— Begin Source records —
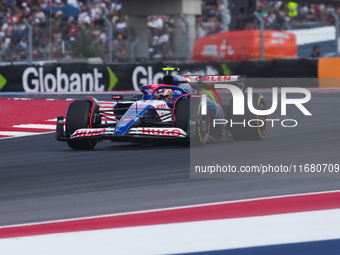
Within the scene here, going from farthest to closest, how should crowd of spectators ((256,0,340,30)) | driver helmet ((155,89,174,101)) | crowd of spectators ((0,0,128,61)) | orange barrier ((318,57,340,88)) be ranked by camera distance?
crowd of spectators ((256,0,340,30))
crowd of spectators ((0,0,128,61))
orange barrier ((318,57,340,88))
driver helmet ((155,89,174,101))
— End Source records —
Request => Copy the entries above word for word, omitting the pictures.

Written answer =>
Within the scene here, going from farthest to closest, how should crowd of spectators ((256,0,340,30)) | driver helmet ((155,89,174,101)) | crowd of spectators ((0,0,128,61)) | orange barrier ((318,57,340,88)) be ranked by camera distance?
crowd of spectators ((256,0,340,30))
crowd of spectators ((0,0,128,61))
orange barrier ((318,57,340,88))
driver helmet ((155,89,174,101))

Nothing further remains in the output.